Architecture-dispatched model loading

scripts/eval_from_hub.py::_load_model_and_tokenizer dispatches by rung:

  • frozen-probe / full-ftAutoModelForSequenceClassification.from_pretrained(snapshot_path) with co-located tokenizer.
  • lora → base ModernBERT-base (pinned revision 8949b909ec900327062f0ebf497f51aef5e6f0c8 per ADR-015) + PeftModel.from_pretrained(snapshot_path); tokenizer loaded from the pinned backbone (LoRA adapter folders do not ship a tokenizer).

CPU only; torch.float32; library-first reuse of src.training.train_modernbert._predict_proba for the inference loop (softmax_fp32 cast per ADR-019 numerical-stability discipline).

Score-match reference parquet

Per-row comparison against evals/predictions/<rung_underscore>__fold0__seed42__<slice>.parquet (committed reference; rung name uses underscore form per file-system convention: frozen_probe, lora, full_ft).

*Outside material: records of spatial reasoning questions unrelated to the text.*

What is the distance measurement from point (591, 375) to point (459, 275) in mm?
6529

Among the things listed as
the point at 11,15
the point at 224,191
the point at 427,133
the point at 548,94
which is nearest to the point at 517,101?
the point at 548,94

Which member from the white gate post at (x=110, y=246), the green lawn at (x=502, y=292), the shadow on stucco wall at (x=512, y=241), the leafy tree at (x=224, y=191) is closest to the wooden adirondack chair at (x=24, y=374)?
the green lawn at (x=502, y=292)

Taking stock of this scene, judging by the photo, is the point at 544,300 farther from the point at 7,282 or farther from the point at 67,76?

The HF Hub repo_id uses kebab-case per ADR-032: BBehring/prompt-injection-<rung>. ADR-058’s _rung_to_underscore helper bridges the two naming conventions.

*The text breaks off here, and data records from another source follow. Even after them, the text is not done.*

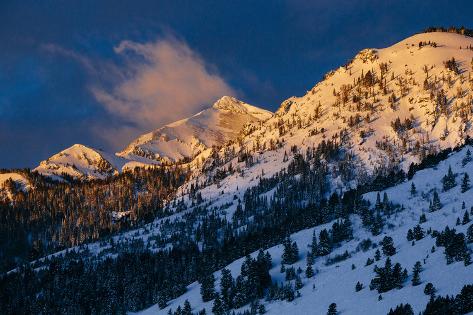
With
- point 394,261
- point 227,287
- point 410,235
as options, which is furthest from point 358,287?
point 227,287

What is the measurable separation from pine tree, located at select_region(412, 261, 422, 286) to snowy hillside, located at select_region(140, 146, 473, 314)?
564mm

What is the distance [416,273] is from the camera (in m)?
77.7

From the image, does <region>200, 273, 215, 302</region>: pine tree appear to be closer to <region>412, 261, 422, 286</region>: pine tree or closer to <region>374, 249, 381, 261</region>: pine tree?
<region>374, 249, 381, 261</region>: pine tree

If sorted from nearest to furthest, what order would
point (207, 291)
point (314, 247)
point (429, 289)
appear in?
point (429, 289) < point (207, 291) < point (314, 247)

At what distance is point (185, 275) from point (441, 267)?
323ft

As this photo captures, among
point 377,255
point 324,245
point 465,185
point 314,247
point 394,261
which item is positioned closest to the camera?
point 394,261

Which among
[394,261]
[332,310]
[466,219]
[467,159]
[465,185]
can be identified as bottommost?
[332,310]

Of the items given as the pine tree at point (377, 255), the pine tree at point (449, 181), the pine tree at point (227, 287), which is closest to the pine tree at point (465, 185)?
the pine tree at point (449, 181)

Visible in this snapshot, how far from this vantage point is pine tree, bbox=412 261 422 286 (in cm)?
7581

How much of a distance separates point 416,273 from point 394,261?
1227cm

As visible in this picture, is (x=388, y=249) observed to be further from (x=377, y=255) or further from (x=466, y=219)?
(x=466, y=219)

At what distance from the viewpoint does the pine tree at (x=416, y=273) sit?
75.8m

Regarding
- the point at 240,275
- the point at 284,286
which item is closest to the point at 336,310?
the point at 284,286

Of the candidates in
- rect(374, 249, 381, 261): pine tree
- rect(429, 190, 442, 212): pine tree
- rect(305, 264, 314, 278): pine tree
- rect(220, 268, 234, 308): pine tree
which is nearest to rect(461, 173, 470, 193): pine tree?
rect(429, 190, 442, 212): pine tree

The per-row delta is computed as abs(new_proba - reference_proba) where:

  • new_proba = re-derived predicted_proba_class1 from the freshly- downloaded HF Hub checkpoint.
  • reference_proba = committed predicted_proba_class1 from the canonical fold0/seed42 training run.

A passing run requires every row’s |delta| ≤ 1e-4. ADR-034 §Tier T0 tolerance is per-row, not aggregated; the per-row formulation is strictly conservative (per-row pass implies aggregated AUPRC/AUROC pass; the converse is not true).

Eval slice + sample size

The --eval-slice CLI argument (default bipia) selects which OOD slice to score-match. The --n-rows argument (default 100) samples the first N rows of the reference parquet (deterministic; matches the committed run’s row ordering). If the reference parquet has fewer than N rows, all rows are used.

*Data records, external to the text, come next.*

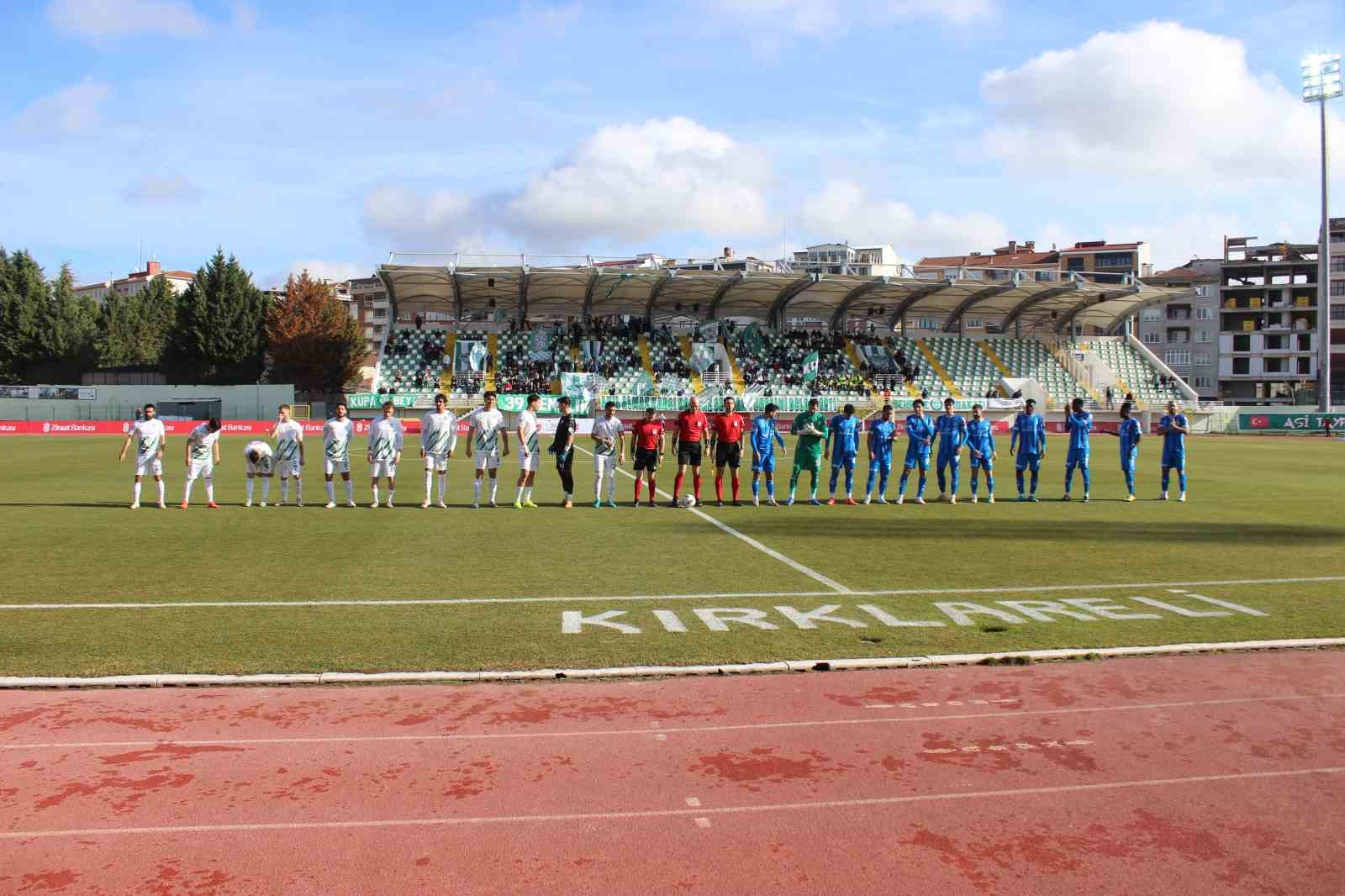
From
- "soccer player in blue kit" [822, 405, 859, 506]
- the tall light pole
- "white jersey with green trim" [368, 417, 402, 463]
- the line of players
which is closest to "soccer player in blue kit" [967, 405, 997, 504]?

For reviewer-facing T0 verification, make eval-from-hub RUNG=<rung> runs with defaults; n=100 is sufficient to detect any non-trivial checkpoint divergence (CPU vs GPU floating-point differences at fp32 are typically < 1e-5; the 1e-4 tolerance has a 10× safety margin).

Library-first reuse

This implementation reuses existing project + library primitives rather than hand-rolling:

  • huggingface_hub.snapshot_download — upstream library, not hand-rolled fetching.
  • transformers.AutoModelForSequenceClassification + AutoTokenizer — upstream library.
  • peft.PeftModel.from_pretrained — upstream library; lora architecture-aware loading.
  • src.training.load_modernbert.load_modernbert — internal helper for base ModernBERT loading at pinned revision.
  • src.training.train_modernbert._predict_proba — internal inference loop with softmax_fp32 cast per ADR-019.

No new methodology primitives are introduced; all components are upstream library calls or existing internal helpers.

Consequences

  • Reviewer experience: make eval-from-hub RUNG=frozen-probe + RUNG=lora now exit 0 with score-match summary; the auto-generated HF Hub model cards (live since v1.0.1) become executable from the consumer side. The T0 reproducibility contract is sealed.
  • ADR-051 supersession scope: this ADR narrowly supersedes ADR-051 Block A only. ADR-051 Block B (38 invariant scaffolds) remains carryforward to v1.1.x. ADR-051’s frontmatter gains superseded_by: ["058"] per ADR-029 in-place convention; ADR-051’s status remains Accepted (the body documents both blocks; only one is now closed).
  • No methodology changes: the implementation reuses existing primitives; no new ADR for inference loop / tokenization / etc. is needed. The only governance addition is this ADR.
  • Smoke coverage: 9 tests added at tests/smoke/test_eval_from_hub_smoke.py covering (a) --dry-run subprocess invocation for both published rungs, (b) score-match tolerance logic with synthetic numpy arrays (within-tol, exceeds-tol, length-mismatch), (c) published-rungs validator against evals/results.json, (d) reference parquet loader, (e) kebab↔︎underscore rung-name translation. Per Q6 lock: no real HF Hub fetch; CI hermetic.
  • CHANGELOG entry: [1.0.9] documents the closure narrative + the eval-toolkit v0.40.0 → v0.42.0 bump that lands in the same commit (consumes eval-toolkit#44 / fit_isotonic_binary upstream per library-first invariant; removes fit_isotonic_binary_local adapter from v1.0.8).

Linked ADRs

  • Superseded (narrow, Block A only): ADR-051.
  • Referenced: ADR-034 (the T0 contract this ADR closes); ADR-032 (HF Hub publication; v1.0.1 deliverable that closed the publish half); ADR-019 (softmax_fp32 numerical stability discipline reused in inference); ADR-039 (gate 3 — Block B of ADR-051 unchanged by this ADR).
  • Source: REPO_AUDIT_2026-05-18 §P0 “HF Hub / T0 reproducibility is unfinished” (audit finding that motivated ADR-051; this ADR closes the Block A half).

Transcript

Decisions surfaced during the 2026-05-19 v1.0.9 planning session (/exploring-options 6-question execution-lock; transcript at transcripts/2026-05-19__v1-0-9-adr-051-block-a-close.md).